***** TEXTE EXTRAIT

Voir la news (0 image, 0 vidéo )

----------


## helldraco

J'aime toujours autant tes news.  ::): 

Quant à faire un commentaire intelligent sur cette histoire ... déjà que je me roule par terre quand on me parle de "justice" ...

----------


## DarzgL

Mouais, la "justice"... On connaît...  ::|:

----------


## Marclor

Encore un beau micmac qui a certainement laissé 3 innocents en prison pour... Que dalle.

----------


## Nilsou

Haha la justice américaine, on vous relâche si vous plaidez coupable pour que personne ne soit dans l'embarras... L..O..L
La menace de mort sur leur pote pour les forcer à accepter -> Youhouuuu!

Et le pire c'est que ça semble marcher vu que le père dit qu'ils sont coupable puisqu'ils ont plaidé coupable... il y a vraiment des gens qui n'ont pas plus de deux neurones... 

Moi qui pensais que ce genre de bavure était de moins en moins courante, et là en plus ils en remettent une couche... c'est magnifique d'horreur. Ils ont vraiment un grave problème.
J’espère qu'il y aura un bon film scandale un jour la dessus, détaillant bien comment ils ont été libéré...

----------


## Okxyd

Très bon article, au final c'est la police et l'état qui tirent leurs épingles du jeu mais bon c'est toujours aussi navrant de voir qu'un fossé générationnel puisse entrainer de tels dérives...

----------


## Ketham

Ca me fait mal au coeur de lire ça, quand on voit l'actualité de la justice américaine, qui franchement a de moins en moins d'honneur, mais en tout cas merci Shane d'avoir disserté de main experte l'affaire.

**********
***** ENTRÉES RÉPERTORIÉES

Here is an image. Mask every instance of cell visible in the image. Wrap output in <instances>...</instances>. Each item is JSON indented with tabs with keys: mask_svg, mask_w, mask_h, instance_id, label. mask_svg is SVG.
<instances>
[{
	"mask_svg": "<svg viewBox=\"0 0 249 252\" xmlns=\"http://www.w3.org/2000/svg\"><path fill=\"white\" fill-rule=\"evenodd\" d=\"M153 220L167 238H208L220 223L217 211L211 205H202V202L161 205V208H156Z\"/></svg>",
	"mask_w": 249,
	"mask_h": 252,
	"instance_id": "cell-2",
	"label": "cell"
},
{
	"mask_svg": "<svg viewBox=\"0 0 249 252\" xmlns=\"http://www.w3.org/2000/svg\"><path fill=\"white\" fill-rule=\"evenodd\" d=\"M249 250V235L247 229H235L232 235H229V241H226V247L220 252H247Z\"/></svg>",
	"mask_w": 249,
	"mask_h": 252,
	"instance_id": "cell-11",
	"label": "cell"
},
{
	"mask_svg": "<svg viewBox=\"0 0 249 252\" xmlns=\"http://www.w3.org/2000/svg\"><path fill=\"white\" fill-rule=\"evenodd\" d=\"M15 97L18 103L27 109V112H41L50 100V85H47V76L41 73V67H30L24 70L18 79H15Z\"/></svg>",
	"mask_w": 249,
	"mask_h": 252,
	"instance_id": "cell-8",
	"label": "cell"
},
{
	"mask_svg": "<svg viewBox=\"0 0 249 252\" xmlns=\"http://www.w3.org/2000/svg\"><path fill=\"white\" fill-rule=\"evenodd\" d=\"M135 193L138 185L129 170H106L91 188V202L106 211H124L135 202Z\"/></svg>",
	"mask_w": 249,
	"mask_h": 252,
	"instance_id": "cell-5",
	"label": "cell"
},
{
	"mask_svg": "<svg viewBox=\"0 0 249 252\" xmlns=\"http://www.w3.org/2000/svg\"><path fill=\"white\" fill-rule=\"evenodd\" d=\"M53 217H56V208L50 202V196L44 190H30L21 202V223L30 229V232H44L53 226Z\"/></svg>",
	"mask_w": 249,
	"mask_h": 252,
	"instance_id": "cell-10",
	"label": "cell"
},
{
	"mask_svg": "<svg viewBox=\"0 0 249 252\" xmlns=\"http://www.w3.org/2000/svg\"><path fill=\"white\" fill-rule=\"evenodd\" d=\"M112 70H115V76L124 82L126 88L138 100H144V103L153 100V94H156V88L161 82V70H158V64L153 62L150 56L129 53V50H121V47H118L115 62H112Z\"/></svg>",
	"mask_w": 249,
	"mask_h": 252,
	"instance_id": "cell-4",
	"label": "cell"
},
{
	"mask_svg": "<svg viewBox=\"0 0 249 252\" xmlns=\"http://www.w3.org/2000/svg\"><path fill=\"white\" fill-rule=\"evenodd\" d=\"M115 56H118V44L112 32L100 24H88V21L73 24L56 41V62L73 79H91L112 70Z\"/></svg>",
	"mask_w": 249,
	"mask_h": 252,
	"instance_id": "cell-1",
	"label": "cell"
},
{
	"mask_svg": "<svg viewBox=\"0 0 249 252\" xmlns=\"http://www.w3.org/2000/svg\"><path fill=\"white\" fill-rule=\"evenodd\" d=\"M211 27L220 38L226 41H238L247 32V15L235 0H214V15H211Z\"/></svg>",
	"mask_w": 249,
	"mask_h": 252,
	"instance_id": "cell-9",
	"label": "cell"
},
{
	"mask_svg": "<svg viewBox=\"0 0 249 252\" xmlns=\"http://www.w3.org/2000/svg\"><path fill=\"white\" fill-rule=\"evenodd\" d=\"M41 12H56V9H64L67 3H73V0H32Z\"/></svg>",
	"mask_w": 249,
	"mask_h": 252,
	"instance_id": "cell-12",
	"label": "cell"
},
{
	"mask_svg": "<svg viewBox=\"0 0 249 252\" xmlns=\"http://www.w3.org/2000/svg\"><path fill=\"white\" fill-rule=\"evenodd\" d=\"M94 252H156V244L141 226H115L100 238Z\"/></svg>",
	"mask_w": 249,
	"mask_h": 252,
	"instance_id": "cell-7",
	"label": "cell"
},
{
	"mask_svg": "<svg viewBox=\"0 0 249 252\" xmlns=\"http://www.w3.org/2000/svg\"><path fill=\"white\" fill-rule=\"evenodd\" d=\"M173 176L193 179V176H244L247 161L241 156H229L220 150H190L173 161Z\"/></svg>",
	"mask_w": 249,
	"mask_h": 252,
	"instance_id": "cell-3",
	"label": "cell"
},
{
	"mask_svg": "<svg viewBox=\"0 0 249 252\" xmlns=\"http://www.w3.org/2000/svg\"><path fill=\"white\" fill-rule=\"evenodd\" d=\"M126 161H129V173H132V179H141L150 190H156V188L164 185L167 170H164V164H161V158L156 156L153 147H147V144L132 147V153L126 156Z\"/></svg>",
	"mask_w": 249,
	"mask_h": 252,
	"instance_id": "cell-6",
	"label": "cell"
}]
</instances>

**********
***** ENTRÉES RÉPERTORIÉES

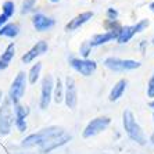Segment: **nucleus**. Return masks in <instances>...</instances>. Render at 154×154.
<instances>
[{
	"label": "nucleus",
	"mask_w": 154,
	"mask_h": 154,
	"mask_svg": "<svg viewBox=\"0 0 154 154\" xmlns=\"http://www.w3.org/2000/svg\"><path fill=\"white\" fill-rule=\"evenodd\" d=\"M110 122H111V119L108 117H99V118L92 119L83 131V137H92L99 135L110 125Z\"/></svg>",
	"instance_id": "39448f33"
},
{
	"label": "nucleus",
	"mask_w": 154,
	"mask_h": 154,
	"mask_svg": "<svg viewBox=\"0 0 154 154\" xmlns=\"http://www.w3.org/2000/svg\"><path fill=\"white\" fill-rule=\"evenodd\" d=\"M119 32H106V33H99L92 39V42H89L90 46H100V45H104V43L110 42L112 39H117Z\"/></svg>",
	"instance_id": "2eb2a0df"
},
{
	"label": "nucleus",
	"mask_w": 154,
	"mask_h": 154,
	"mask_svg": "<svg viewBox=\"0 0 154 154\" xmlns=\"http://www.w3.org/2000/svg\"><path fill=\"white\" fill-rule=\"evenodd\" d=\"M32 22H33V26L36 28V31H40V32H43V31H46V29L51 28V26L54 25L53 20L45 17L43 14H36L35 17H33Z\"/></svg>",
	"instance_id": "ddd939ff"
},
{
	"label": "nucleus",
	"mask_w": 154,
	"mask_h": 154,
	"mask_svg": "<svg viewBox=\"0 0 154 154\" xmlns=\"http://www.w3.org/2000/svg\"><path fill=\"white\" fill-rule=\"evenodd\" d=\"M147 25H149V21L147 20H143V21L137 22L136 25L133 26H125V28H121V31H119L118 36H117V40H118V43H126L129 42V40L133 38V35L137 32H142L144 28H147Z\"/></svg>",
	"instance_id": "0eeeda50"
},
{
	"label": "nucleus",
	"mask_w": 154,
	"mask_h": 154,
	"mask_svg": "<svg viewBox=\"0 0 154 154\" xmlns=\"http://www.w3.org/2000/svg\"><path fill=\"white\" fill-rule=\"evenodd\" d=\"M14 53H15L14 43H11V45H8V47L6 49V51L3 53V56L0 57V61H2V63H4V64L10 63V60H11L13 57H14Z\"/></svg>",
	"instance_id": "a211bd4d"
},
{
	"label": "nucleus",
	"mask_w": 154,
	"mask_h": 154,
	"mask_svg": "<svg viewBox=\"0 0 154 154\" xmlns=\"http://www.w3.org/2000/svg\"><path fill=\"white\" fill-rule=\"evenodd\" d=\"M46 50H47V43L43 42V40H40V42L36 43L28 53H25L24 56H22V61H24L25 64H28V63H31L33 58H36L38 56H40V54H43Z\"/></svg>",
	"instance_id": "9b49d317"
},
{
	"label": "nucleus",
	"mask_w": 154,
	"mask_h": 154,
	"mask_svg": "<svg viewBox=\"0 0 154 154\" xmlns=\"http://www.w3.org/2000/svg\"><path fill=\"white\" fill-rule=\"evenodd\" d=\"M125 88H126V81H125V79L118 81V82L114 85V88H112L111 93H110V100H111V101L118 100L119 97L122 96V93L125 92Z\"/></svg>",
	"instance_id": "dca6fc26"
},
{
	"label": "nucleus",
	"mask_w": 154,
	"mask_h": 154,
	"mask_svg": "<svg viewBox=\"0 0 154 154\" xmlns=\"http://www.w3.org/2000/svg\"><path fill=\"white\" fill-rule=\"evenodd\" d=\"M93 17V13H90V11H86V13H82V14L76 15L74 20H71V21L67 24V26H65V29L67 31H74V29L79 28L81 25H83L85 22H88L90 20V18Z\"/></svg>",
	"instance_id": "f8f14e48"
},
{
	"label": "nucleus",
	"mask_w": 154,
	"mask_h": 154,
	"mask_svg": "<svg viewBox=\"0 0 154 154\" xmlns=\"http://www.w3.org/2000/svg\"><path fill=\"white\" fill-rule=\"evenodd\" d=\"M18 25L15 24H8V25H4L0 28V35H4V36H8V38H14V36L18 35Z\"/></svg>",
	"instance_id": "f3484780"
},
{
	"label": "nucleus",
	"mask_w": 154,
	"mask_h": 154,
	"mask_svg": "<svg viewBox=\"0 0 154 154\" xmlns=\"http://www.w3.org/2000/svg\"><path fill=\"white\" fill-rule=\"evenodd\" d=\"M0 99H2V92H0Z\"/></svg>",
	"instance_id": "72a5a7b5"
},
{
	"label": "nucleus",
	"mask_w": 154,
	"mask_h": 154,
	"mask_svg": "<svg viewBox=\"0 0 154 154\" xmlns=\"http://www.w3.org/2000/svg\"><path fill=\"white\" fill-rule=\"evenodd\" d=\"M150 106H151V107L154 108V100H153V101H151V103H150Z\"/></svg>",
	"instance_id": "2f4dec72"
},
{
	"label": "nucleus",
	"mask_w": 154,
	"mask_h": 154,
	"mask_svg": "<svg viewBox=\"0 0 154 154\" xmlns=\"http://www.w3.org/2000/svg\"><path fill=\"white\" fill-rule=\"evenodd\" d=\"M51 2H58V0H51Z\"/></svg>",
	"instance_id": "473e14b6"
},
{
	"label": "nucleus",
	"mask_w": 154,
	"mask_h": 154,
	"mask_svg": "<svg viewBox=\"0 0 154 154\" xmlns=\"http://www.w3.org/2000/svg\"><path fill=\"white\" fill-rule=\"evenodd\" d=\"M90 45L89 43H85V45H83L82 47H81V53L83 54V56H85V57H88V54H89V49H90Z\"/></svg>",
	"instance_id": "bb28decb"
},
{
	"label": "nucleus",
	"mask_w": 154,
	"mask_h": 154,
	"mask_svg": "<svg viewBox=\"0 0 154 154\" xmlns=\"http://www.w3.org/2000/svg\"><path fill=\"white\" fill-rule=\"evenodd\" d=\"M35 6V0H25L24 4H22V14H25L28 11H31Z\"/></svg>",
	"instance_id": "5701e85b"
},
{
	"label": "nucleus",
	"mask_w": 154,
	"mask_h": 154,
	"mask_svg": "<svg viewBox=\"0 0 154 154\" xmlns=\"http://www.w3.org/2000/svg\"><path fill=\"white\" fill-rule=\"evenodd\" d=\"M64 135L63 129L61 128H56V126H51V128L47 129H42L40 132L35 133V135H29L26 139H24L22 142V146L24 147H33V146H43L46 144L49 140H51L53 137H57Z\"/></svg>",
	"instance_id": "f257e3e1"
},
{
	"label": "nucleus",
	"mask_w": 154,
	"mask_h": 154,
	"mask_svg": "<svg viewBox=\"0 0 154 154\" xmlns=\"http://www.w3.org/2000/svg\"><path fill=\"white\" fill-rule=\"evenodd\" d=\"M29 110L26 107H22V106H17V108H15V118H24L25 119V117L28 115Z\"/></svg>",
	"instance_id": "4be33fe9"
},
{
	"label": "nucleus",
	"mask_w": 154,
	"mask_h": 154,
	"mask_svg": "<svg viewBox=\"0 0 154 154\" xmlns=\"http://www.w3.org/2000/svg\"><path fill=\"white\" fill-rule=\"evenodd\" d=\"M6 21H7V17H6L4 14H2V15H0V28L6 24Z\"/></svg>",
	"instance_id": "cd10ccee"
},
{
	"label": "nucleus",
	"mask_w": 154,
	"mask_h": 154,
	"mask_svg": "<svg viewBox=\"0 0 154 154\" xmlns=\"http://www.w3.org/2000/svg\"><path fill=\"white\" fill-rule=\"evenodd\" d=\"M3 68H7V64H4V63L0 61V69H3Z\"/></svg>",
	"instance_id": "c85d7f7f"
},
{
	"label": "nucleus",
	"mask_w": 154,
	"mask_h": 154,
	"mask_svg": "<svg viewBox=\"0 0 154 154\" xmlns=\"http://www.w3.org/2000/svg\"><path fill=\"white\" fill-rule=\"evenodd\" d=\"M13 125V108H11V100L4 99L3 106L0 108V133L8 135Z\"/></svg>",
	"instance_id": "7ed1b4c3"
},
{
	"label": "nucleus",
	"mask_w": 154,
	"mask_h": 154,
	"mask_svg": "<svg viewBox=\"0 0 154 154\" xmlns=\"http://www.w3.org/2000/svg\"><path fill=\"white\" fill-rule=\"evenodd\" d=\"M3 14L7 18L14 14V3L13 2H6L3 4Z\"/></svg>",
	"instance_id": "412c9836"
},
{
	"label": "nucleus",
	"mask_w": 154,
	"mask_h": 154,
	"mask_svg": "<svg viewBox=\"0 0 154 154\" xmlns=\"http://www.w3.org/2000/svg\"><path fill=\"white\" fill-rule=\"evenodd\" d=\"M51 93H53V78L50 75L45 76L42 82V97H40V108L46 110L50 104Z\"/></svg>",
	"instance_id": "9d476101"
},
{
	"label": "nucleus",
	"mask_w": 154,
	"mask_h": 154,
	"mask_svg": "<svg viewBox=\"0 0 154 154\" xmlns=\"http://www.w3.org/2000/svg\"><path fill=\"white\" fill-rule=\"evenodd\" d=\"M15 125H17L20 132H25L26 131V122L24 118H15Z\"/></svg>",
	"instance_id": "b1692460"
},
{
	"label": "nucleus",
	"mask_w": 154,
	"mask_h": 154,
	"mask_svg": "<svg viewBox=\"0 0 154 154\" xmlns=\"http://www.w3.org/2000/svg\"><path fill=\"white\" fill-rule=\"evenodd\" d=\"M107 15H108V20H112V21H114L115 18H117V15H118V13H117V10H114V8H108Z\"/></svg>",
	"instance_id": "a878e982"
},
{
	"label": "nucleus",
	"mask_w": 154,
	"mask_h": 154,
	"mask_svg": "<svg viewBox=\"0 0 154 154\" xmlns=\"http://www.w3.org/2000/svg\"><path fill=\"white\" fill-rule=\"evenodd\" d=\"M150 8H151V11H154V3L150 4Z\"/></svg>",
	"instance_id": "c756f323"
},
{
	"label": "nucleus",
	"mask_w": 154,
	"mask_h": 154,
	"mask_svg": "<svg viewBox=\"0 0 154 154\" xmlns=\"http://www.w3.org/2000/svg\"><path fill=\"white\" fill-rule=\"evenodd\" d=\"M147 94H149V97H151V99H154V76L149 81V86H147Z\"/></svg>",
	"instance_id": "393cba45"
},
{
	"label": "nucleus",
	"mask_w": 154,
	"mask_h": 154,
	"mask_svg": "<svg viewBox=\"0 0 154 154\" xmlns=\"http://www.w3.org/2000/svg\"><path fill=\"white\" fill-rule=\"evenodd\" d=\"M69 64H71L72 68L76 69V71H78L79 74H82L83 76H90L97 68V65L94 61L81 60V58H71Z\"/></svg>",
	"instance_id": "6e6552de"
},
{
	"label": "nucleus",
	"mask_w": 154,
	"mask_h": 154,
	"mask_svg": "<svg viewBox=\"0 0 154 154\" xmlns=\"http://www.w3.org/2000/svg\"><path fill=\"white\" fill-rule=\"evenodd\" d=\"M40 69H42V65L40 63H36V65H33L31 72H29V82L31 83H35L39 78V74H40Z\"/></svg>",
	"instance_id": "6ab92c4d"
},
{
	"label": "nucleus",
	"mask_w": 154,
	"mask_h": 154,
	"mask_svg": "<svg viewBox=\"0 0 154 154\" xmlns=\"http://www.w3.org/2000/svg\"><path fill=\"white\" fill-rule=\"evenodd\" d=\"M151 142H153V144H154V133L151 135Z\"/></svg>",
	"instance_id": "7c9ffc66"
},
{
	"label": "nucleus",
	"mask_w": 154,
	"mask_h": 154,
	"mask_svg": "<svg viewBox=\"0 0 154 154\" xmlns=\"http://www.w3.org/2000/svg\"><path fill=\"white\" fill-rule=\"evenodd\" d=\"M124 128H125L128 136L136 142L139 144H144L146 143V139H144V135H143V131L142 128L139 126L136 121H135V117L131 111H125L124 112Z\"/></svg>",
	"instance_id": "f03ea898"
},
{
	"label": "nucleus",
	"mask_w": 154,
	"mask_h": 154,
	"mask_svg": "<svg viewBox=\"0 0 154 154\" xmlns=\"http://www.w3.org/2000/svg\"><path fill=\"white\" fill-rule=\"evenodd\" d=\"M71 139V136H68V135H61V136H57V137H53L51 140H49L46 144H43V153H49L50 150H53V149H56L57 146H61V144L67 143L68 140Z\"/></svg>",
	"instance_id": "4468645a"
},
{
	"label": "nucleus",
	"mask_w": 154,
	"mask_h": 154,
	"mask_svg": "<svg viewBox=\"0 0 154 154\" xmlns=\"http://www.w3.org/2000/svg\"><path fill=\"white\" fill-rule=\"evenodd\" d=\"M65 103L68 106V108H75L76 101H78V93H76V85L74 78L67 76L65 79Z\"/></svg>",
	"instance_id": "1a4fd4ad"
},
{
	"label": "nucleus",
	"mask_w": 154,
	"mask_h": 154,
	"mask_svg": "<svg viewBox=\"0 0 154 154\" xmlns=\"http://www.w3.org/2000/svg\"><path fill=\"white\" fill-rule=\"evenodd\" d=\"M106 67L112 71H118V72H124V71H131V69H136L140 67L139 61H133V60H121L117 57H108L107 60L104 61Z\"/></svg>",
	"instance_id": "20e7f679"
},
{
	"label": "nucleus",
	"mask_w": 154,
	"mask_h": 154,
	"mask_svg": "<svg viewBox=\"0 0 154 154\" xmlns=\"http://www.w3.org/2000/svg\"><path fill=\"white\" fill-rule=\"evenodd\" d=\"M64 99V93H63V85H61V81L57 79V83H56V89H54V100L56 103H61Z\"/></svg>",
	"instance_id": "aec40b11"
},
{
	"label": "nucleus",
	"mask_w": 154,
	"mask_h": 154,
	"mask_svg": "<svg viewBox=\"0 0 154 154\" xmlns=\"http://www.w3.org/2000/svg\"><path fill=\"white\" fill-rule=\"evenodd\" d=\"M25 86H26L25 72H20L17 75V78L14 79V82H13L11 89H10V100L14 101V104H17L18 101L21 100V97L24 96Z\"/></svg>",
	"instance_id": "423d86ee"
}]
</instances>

**********
***** ENTRÉES RÉPERTORIÉES

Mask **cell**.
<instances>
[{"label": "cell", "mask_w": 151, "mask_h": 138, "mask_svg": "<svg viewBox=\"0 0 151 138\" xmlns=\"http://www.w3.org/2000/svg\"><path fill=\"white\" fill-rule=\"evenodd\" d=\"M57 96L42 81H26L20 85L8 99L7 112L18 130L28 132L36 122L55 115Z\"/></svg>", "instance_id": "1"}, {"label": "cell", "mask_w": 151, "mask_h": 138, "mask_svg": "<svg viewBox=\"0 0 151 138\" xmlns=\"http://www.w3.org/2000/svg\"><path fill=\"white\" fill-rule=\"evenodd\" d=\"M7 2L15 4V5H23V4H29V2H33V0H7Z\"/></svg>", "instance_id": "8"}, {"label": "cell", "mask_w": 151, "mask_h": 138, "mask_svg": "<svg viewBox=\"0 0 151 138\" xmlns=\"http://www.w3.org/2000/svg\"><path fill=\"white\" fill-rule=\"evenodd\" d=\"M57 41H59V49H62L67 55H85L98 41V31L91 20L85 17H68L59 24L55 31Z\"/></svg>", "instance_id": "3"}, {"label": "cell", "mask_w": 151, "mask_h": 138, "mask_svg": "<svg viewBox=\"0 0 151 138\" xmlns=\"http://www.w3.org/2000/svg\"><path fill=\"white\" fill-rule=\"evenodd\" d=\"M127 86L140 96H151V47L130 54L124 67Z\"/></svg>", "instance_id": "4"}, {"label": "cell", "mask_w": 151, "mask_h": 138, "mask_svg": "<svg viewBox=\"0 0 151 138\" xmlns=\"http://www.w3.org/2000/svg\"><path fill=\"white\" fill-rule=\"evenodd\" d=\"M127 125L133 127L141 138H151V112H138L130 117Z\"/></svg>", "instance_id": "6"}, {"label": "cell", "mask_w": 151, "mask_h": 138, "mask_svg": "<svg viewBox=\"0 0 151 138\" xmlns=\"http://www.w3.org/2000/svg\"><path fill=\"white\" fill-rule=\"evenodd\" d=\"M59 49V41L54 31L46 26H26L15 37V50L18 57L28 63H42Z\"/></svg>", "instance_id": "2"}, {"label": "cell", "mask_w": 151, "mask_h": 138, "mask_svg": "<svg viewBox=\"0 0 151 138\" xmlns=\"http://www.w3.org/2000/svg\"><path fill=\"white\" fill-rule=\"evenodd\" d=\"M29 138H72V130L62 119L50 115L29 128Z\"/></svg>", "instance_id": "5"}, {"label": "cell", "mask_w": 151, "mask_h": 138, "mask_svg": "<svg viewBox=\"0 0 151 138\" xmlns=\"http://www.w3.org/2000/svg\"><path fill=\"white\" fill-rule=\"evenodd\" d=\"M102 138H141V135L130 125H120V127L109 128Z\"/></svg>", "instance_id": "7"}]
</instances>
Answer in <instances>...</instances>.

**********

> _CONSIGNE À SUIVRE_
Recopiez sans rien changer, dans le fil de discussion sur la justice américaine, tout le passage qui va de « Haha la justice » jusqu'à « un grave problème. ».

> _RÉSULTAT_
Haha la justice américaine, on vous relâche si vous plaidez coupable pour que personne ne soit dans l'embarras... L..O..L
La menace de mort sur leur pote pour les forcer à accepter -> Youhouuuu!

Et le pire c'est que ça semble marcher vu que le père dit qu'ils sont coupable puisqu'ils ont plaidé coupable... il y a vraiment des gens qui n'ont pas plus de deux neurones... 

Moi qui pensais que ce genre de bavure était de moins en moins courante, et là en plus ils en remettent une couche... c'est magnifique d'horreur. Ils ont vraiment un grave problème.